The Log-likelihood FunctionΒΆ

CMLMT is a set of procedures for estimating the parameters of models via the maximum likelihood method with general constraints on the parameters, along with an additional set of procedures for statistical inference.

CMLMT solves the general weighted maximum likelihood problem

\[L = \sum^N_{i=1} log P(Y_i;\theta)^{\omega_i}\]

where \(N\) is the number of observations, \(omega_i\) is a weight, \(P(Y_i, \theta)\) is the probability of \(Y_i\) given \(\theta\), a vector of parameters, subject to the linear constraints

\[A(\theta) = B\]
\[C(\theta) \geq D\]

the nonlinear constraints

\[G(\theta) = 0\]
\[H(\theta) \geq 0\]

and bounds,

\[\theta_L \leq \theta \leq \theta_u\]

\(G(\theta)\) and \(H(\theta)\) are functions provided by the user and must be differentiable at least once with respect to the parameters.

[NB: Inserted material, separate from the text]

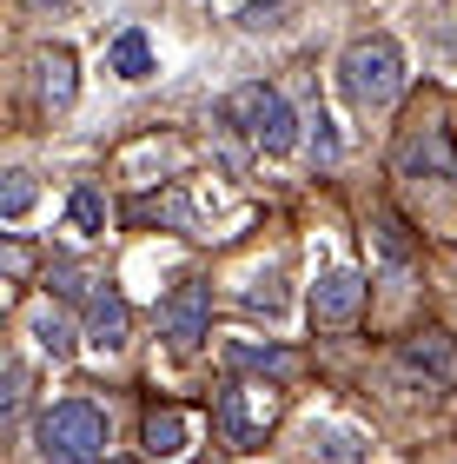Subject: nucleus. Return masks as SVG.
<instances>
[{"mask_svg":"<svg viewBox=\"0 0 457 464\" xmlns=\"http://www.w3.org/2000/svg\"><path fill=\"white\" fill-rule=\"evenodd\" d=\"M147 451L153 458H179L186 451V418L166 405V411H147Z\"/></svg>","mask_w":457,"mask_h":464,"instance_id":"nucleus-13","label":"nucleus"},{"mask_svg":"<svg viewBox=\"0 0 457 464\" xmlns=\"http://www.w3.org/2000/svg\"><path fill=\"white\" fill-rule=\"evenodd\" d=\"M405 365H418L424 378L457 385V345H451V332H424V339H411L405 345Z\"/></svg>","mask_w":457,"mask_h":464,"instance_id":"nucleus-8","label":"nucleus"},{"mask_svg":"<svg viewBox=\"0 0 457 464\" xmlns=\"http://www.w3.org/2000/svg\"><path fill=\"white\" fill-rule=\"evenodd\" d=\"M20 405H27V365L14 358L7 365V411H20Z\"/></svg>","mask_w":457,"mask_h":464,"instance_id":"nucleus-22","label":"nucleus"},{"mask_svg":"<svg viewBox=\"0 0 457 464\" xmlns=\"http://www.w3.org/2000/svg\"><path fill=\"white\" fill-rule=\"evenodd\" d=\"M272 418H279V392L272 385H225L219 392V431H225V445L233 451H259L265 445V431H272Z\"/></svg>","mask_w":457,"mask_h":464,"instance_id":"nucleus-4","label":"nucleus"},{"mask_svg":"<svg viewBox=\"0 0 457 464\" xmlns=\"http://www.w3.org/2000/svg\"><path fill=\"white\" fill-rule=\"evenodd\" d=\"M305 445L319 451L325 464H365V438H358V431H345V425H311V431H305Z\"/></svg>","mask_w":457,"mask_h":464,"instance_id":"nucleus-11","label":"nucleus"},{"mask_svg":"<svg viewBox=\"0 0 457 464\" xmlns=\"http://www.w3.org/2000/svg\"><path fill=\"white\" fill-rule=\"evenodd\" d=\"M40 458L47 464H100L107 458V418H100L87 398H67L40 418Z\"/></svg>","mask_w":457,"mask_h":464,"instance_id":"nucleus-3","label":"nucleus"},{"mask_svg":"<svg viewBox=\"0 0 457 464\" xmlns=\"http://www.w3.org/2000/svg\"><path fill=\"white\" fill-rule=\"evenodd\" d=\"M225 126H239L245 140L259 146V153H292L299 146V113H292V100H285L279 87H265V80H252V87H233L225 93Z\"/></svg>","mask_w":457,"mask_h":464,"instance_id":"nucleus-2","label":"nucleus"},{"mask_svg":"<svg viewBox=\"0 0 457 464\" xmlns=\"http://www.w3.org/2000/svg\"><path fill=\"white\" fill-rule=\"evenodd\" d=\"M378 246H385V259L398 266V272L411 266V239H405V219H398V213H385V219H378Z\"/></svg>","mask_w":457,"mask_h":464,"instance_id":"nucleus-19","label":"nucleus"},{"mask_svg":"<svg viewBox=\"0 0 457 464\" xmlns=\"http://www.w3.org/2000/svg\"><path fill=\"white\" fill-rule=\"evenodd\" d=\"M285 14H292V0H245V7H239V27H245V34H265V27H279Z\"/></svg>","mask_w":457,"mask_h":464,"instance_id":"nucleus-18","label":"nucleus"},{"mask_svg":"<svg viewBox=\"0 0 457 464\" xmlns=\"http://www.w3.org/2000/svg\"><path fill=\"white\" fill-rule=\"evenodd\" d=\"M358 305H365V279L351 266L319 272V285H311V319H319L325 332H345L351 319H358Z\"/></svg>","mask_w":457,"mask_h":464,"instance_id":"nucleus-6","label":"nucleus"},{"mask_svg":"<svg viewBox=\"0 0 457 464\" xmlns=\"http://www.w3.org/2000/svg\"><path fill=\"white\" fill-rule=\"evenodd\" d=\"M245 305L265 312V319H279V312H285V279H279V272H259V279L245 285Z\"/></svg>","mask_w":457,"mask_h":464,"instance_id":"nucleus-17","label":"nucleus"},{"mask_svg":"<svg viewBox=\"0 0 457 464\" xmlns=\"http://www.w3.org/2000/svg\"><path fill=\"white\" fill-rule=\"evenodd\" d=\"M100 464H133V458H100Z\"/></svg>","mask_w":457,"mask_h":464,"instance_id":"nucleus-24","label":"nucleus"},{"mask_svg":"<svg viewBox=\"0 0 457 464\" xmlns=\"http://www.w3.org/2000/svg\"><path fill=\"white\" fill-rule=\"evenodd\" d=\"M33 7H67V0H33Z\"/></svg>","mask_w":457,"mask_h":464,"instance_id":"nucleus-23","label":"nucleus"},{"mask_svg":"<svg viewBox=\"0 0 457 464\" xmlns=\"http://www.w3.org/2000/svg\"><path fill=\"white\" fill-rule=\"evenodd\" d=\"M27 206H33V179H27V173H7V186H0V213H7V219H27Z\"/></svg>","mask_w":457,"mask_h":464,"instance_id":"nucleus-20","label":"nucleus"},{"mask_svg":"<svg viewBox=\"0 0 457 464\" xmlns=\"http://www.w3.org/2000/svg\"><path fill=\"white\" fill-rule=\"evenodd\" d=\"M33 339H40V352H53V358H73V325L60 319L53 305H40V312H33Z\"/></svg>","mask_w":457,"mask_h":464,"instance_id":"nucleus-14","label":"nucleus"},{"mask_svg":"<svg viewBox=\"0 0 457 464\" xmlns=\"http://www.w3.org/2000/svg\"><path fill=\"white\" fill-rule=\"evenodd\" d=\"M127 325H133L127 299L107 292V285H93V292H87V339H93L100 352H119V345H127Z\"/></svg>","mask_w":457,"mask_h":464,"instance_id":"nucleus-7","label":"nucleus"},{"mask_svg":"<svg viewBox=\"0 0 457 464\" xmlns=\"http://www.w3.org/2000/svg\"><path fill=\"white\" fill-rule=\"evenodd\" d=\"M100 219H107L100 193H93V186H80V193H73V226H80V232H100Z\"/></svg>","mask_w":457,"mask_h":464,"instance_id":"nucleus-21","label":"nucleus"},{"mask_svg":"<svg viewBox=\"0 0 457 464\" xmlns=\"http://www.w3.org/2000/svg\"><path fill=\"white\" fill-rule=\"evenodd\" d=\"M205 325H213V299H205L199 279H186L173 299L159 305V332H166V345H173V352H193L205 339Z\"/></svg>","mask_w":457,"mask_h":464,"instance_id":"nucleus-5","label":"nucleus"},{"mask_svg":"<svg viewBox=\"0 0 457 464\" xmlns=\"http://www.w3.org/2000/svg\"><path fill=\"white\" fill-rule=\"evenodd\" d=\"M40 100L60 113V107H73V53L67 47H47L40 53Z\"/></svg>","mask_w":457,"mask_h":464,"instance_id":"nucleus-10","label":"nucleus"},{"mask_svg":"<svg viewBox=\"0 0 457 464\" xmlns=\"http://www.w3.org/2000/svg\"><path fill=\"white\" fill-rule=\"evenodd\" d=\"M305 140H311V153H319V166L338 160V133H331V120H325V107H319V93L305 100Z\"/></svg>","mask_w":457,"mask_h":464,"instance_id":"nucleus-16","label":"nucleus"},{"mask_svg":"<svg viewBox=\"0 0 457 464\" xmlns=\"http://www.w3.org/2000/svg\"><path fill=\"white\" fill-rule=\"evenodd\" d=\"M107 67H113L119 80H147V73H153V47H147V34L127 27V34H119L113 47H107Z\"/></svg>","mask_w":457,"mask_h":464,"instance_id":"nucleus-12","label":"nucleus"},{"mask_svg":"<svg viewBox=\"0 0 457 464\" xmlns=\"http://www.w3.org/2000/svg\"><path fill=\"white\" fill-rule=\"evenodd\" d=\"M338 80H345V93H351V107H358V113H385L391 100L405 93V53H398V40H391V34L351 40L345 60H338Z\"/></svg>","mask_w":457,"mask_h":464,"instance_id":"nucleus-1","label":"nucleus"},{"mask_svg":"<svg viewBox=\"0 0 457 464\" xmlns=\"http://www.w3.org/2000/svg\"><path fill=\"white\" fill-rule=\"evenodd\" d=\"M233 365H252V372L285 378V372H292V352H285V345H252V339H239V345H233Z\"/></svg>","mask_w":457,"mask_h":464,"instance_id":"nucleus-15","label":"nucleus"},{"mask_svg":"<svg viewBox=\"0 0 457 464\" xmlns=\"http://www.w3.org/2000/svg\"><path fill=\"white\" fill-rule=\"evenodd\" d=\"M418 166H431L438 179H457V160H451V133H444V126H424V140L405 146V173H418Z\"/></svg>","mask_w":457,"mask_h":464,"instance_id":"nucleus-9","label":"nucleus"}]
</instances>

The procedure cmlmt() finds values for the parameters in \(\theta\) such that \(L\) is maximized. In fact cmlmt() minimizes \(-L\). It is important to note, however, that the user must specify the log-probability to be maximized. CMLMT transforms the function into the form to be minimized.

CMLMT has been designed to make the specification of the function and the handling of the data convenient. The user supplies a procedure that computes \(log P(Y_i; \theta)\) i.e., the log-likelihood, given the parameters in \(\theta\), for either an individual observation or set of observations (i.e., it must return either the log-likelihood for an individual observation or a vector of log-likelihoods for a matrix of observations). CMLMT uses this procedure to construct the function to be minimized.